目的:
映画と原作を比べた感想文を、最初から最後まで一字一句変えずに書き写してください。
==== 提示文
家族や兄弟など親族に対する心の距離感を抱え、自身の支えとなるような別の家族を渇望してしたこと。漠然とはしているが、こうした葛藤を抱える人は、案外多いのではないか。
清和は、佐都子の良き理解者であり、良き夫だ。
一方、ひかりの愛した巧は、若く、責任感に乏しい。
だが、それぞれが愛している、或いは、愛したという事実に変わりはない。
そして、切望したか否かにかかわらず、ふたりの子供に対する愛情は深い。
ひかりは子供を手放してしまったが、手紙にあったように、なかったことなどには決してできないのだ。
その後、ひかりは空虚な人生を送るようになってしまったように思えたが、僕は実はそうではなかったと思う。
原作では、風俗嬢のコノミが、ひかりに、いつか自分の産んだ子に堂々と会えるように頑張りたいと話し、ひかりもこの言葉に触発されて、身を粉にして働いていたように思う。
映画では、浅見と語らったベビーバトンでの短い生活で、改めて、「なかったことにはできない」想いが強くなったのではないのか。
だから、副次的にだが、自堕落な仲間にでさえ思いやる気持ちも持つようになったのではないのか。
周囲が望もうと望むまいと、我が子は我が子だ。
その後、一連の出来事は、思わぬ形で、そして、ひかりが想定していたよりも早く、ひかりを、この家族に引き合わせる。
エンディングは胸を打つ。
原作は、雨が降る朝、ひとり佇むひかりを、佐都子が後ろから強く抱きしめる。
広島のお母ちゃんだと言う佐都子と、ちょっと驚いて、広島のお母ちゃん?と聞き返す朝斗。
雨雲の切れ間から、朝陽が差し、3人を照らす。
きっと虹がかかるのではないかと思うような光景だ。
ひかりは、家族になったのだ。
映画はご覧になった通りだ。
会いたかった。
ひかりは、家族になったのだ。
家族とはなんだろうか。
興味のある人は原作も読んでみてください。
========
==== 抽出データ
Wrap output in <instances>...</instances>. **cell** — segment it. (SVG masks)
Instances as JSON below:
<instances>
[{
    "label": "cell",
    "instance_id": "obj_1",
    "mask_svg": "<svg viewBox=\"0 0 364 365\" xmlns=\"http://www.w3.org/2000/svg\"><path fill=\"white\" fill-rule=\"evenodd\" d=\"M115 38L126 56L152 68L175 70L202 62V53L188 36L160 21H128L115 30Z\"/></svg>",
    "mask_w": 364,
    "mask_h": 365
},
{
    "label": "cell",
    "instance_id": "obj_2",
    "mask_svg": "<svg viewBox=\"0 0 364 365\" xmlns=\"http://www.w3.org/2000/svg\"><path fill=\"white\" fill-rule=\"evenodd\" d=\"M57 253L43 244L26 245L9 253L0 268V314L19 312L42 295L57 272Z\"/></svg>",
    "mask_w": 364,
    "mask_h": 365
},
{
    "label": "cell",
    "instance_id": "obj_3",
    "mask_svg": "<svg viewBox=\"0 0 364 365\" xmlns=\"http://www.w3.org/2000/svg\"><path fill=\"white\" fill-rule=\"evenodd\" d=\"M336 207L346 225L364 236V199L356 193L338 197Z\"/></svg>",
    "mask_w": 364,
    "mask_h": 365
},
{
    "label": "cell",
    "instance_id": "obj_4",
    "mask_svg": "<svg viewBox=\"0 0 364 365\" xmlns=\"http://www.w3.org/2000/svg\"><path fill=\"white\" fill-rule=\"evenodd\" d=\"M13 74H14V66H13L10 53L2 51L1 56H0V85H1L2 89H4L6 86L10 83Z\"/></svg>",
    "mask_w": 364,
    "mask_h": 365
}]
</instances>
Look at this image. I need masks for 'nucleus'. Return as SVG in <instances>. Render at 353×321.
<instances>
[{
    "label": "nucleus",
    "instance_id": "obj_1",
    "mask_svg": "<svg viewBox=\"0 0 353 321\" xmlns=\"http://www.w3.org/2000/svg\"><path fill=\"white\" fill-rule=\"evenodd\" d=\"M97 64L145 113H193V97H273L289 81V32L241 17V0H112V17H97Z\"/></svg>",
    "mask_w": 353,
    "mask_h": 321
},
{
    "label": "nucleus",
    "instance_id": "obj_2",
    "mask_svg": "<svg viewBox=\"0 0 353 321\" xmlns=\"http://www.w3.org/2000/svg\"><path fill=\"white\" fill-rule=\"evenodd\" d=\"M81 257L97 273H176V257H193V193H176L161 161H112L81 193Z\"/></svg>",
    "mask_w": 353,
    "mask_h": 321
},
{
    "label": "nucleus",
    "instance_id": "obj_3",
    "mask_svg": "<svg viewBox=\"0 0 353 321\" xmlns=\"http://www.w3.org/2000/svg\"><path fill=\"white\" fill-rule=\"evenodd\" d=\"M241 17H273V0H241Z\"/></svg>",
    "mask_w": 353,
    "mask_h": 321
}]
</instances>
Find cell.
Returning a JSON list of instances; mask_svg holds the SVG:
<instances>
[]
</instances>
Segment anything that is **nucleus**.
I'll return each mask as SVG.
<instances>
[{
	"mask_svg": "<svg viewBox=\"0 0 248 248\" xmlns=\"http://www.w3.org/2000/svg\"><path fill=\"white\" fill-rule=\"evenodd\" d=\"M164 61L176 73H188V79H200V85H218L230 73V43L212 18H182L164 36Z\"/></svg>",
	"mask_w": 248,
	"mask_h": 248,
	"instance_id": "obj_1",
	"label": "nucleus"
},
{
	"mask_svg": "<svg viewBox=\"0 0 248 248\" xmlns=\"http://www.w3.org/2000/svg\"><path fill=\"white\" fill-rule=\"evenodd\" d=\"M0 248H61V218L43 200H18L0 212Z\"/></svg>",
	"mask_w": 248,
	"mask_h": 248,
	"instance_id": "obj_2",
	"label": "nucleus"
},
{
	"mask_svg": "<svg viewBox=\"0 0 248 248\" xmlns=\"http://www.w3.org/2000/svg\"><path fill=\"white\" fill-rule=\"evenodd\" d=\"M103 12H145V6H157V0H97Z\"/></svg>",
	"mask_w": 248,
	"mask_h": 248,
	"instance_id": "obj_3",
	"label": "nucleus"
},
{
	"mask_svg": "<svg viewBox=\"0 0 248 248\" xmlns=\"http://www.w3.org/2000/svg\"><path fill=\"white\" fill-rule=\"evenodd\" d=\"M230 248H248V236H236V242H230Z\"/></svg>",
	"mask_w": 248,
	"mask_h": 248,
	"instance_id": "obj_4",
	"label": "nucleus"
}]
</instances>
========
解答:
家族や兄弟など親族に対する心の距離感を抱え、自身の支えとなるような別の家族を渇望してしたこと。漠然とはしているが、こうした葛藤を抱える人は、案外多いのではないか。
清和は、佐都子の良き理解者であり、良き夫だ。
一方、ひかりの愛した巧は、若く、責任感に乏しい。
だが、それぞれが愛している、或いは、愛したという事実に変わりはない。
そして、切望したか否かにかかわらず、ふたりの子供に対する愛情は深い。
ひかりは子供を手放してしまったが、手紙にあったように、なかったことなどには決してできないのだ。
その後、ひかりは空虚な人生を送るようになってしまったように思えたが、僕は実はそうではなかったと思う。
原作では、風俗嬢のコノミが、ひかりに、いつか自分の産んだ子に堂々と会えるように頑張りたいと話し、ひかりもこの言葉に触発されて、身を粉にして働いていたように思う。
映画では、浅見と語らったベビーバトンでの短い生活で、改めて、「なかったことにはできない」想いが強くなったのではないのか。
だから、副次的にだが、自堕落な仲間にでさえ思いやる気持ちも持つようになったのではないのか。
周囲が望もうと望むまいと、我が子は我が子だ。
その後、一連の出来事は、思わぬ形で、そして、ひかりが想定していたよりも早く、ひかりを、この家族に引き合わせる。
エンディングは胸を打つ。
原作は、雨が降る朝、ひとり佇むひかりを、佐都子が後ろから強く抱きしめる。
広島のお母ちゃんだと言う佐都子と、ちょっと驚いて、広島のお母ちゃん?と聞き返す朝斗。
雨雲の切れ間から、朝陽が差し、3人を照らす。
きっと虹がかかるのではないかと思うような光景だ。
ひかりは、家族になったのだ。
映画はご覧になった通りだ。
会いたかった。
ひかりは、家族になったのだ。
家族とはなんだろうか。
興味のある人は原作も読んでみてください。